Il “non detto” è che, con la frenata della crescita, si apre lo scenario di una possibile correzione sui conti, che significano ulteriori tagli mentre servirebbe affrontare «l’invecchiamento del personale medico», ha annotato il presidente dell’Istat, Francesco Maria Chelli. Servono investimenti e invece si prospettando ulteriori riduzioni della spesa.

Condono per fare cassa

Il governo, alle prese con questi affanni economici, ha tirato fuori dal cilindro il solito coniglio: una sanatoria. Dopo aver negato per giorni la volontà di prorogare il concordato preventivo, scaduto il 31 ottobre, è al vaglio una misura ad hoc. «La soluzione più efficace è quella di un decreto legge, immediatamente esecutivo, da far confluire poi con un emendamento all’interno del decreto fiscale», ha spiegato il senatore di Forza Italia, Dario Damiani, che ha tradotto i desideri del segretario di Fi, Antonio Tajani. «Riaprire i termini porta più soldi», è la tesi del ministro degli Esteri.

L’unico modo per fare cassa è un condono perpetuo per rimpinguare le esangui casse pubbliche. Il viceministro dell’Economia, Maurizio Leo, ha stimato – in un’intervista al Sole 24 Ore – il gettito a 1,3 miliardi di euro.
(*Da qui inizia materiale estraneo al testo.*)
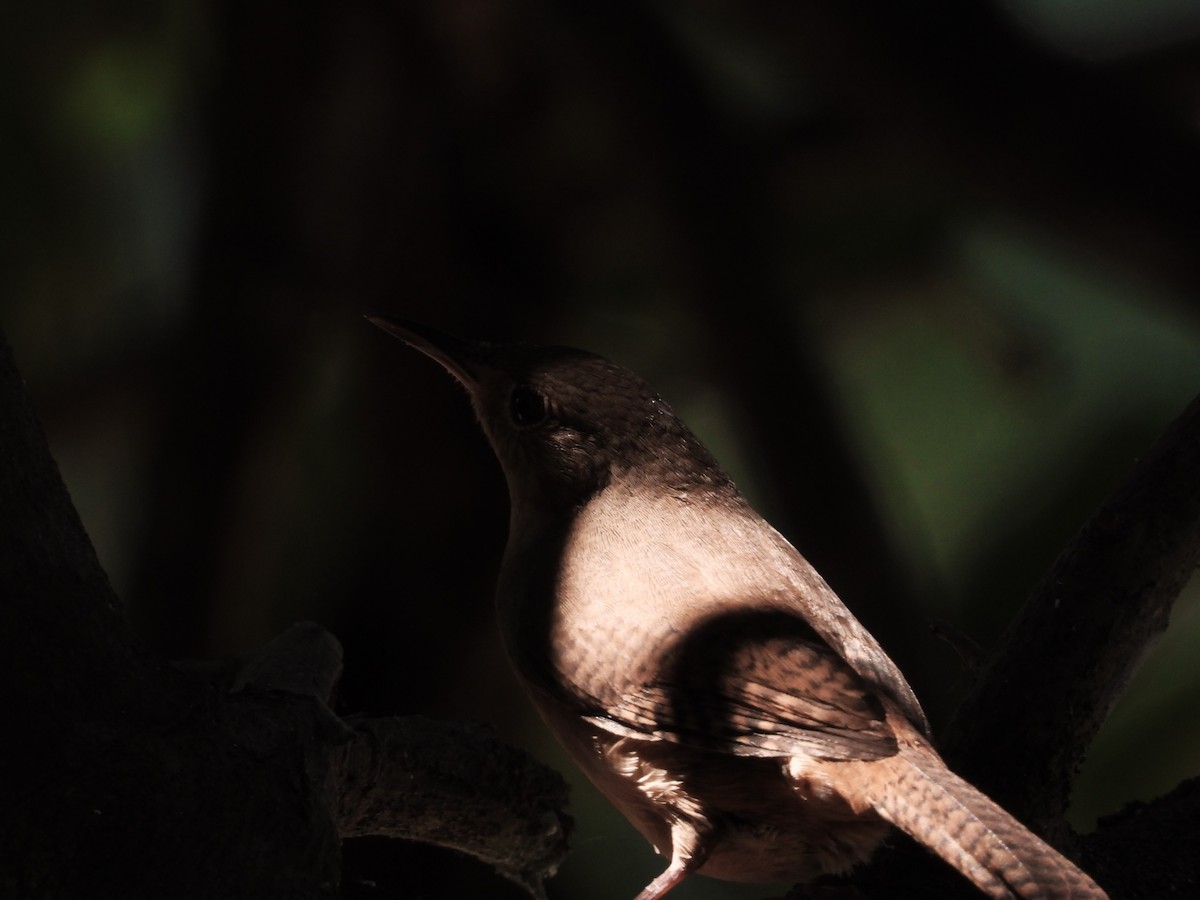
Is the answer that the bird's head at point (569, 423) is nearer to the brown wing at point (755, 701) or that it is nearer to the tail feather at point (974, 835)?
the brown wing at point (755, 701)

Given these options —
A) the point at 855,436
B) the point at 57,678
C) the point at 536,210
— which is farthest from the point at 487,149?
the point at 57,678

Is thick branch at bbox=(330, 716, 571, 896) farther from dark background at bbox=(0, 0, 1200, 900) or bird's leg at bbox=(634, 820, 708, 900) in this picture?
dark background at bbox=(0, 0, 1200, 900)

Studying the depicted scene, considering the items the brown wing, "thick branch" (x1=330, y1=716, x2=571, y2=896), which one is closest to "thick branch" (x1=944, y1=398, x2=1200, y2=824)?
the brown wing

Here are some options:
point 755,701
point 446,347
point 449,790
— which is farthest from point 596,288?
point 755,701

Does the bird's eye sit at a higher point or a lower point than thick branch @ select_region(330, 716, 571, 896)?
higher

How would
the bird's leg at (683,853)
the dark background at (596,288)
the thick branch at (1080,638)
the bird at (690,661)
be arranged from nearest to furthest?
1. the bird at (690,661)
2. the bird's leg at (683,853)
3. the thick branch at (1080,638)
4. the dark background at (596,288)

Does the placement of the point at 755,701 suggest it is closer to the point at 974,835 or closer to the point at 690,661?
the point at 690,661

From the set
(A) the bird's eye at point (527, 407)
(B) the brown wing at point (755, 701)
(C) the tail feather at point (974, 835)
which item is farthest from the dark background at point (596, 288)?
(C) the tail feather at point (974, 835)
Una cifra che altre fonti di governo, con Domani, rivedono al rialzo: «L’incasso sarà almeno di un miliardo e mezzo».

In ogni caso il bottino è magro per pensare a un robusto intervento sul ceto medio: l’idea è sempre quella di abbassare dal 35 al 33 per cento il secondo scaglione dell’aliquota Irpef. Ma per un’operazione di effettivo impatto, serve una performance superiore ai due miliardi di euro del concordato. Altrimenti in busta paga la crescita sarà minima per i lavoratori.

E allo stesso sarebbe spazzata via la richiesta avanzata da Salvini di ampliare la platea per la flat tax destinata alle partite Iva (oggi la soglia è a 85mila euro di ricavi all’anno). Dalla Lega, comunque, invitano alla calma. «Vediamo il vero risultato del concordato», è la posizione che filtra dal partito del ministro delle Infrastrutture. E lo sguardo è rivolto al concordato bis, già sul tavolo.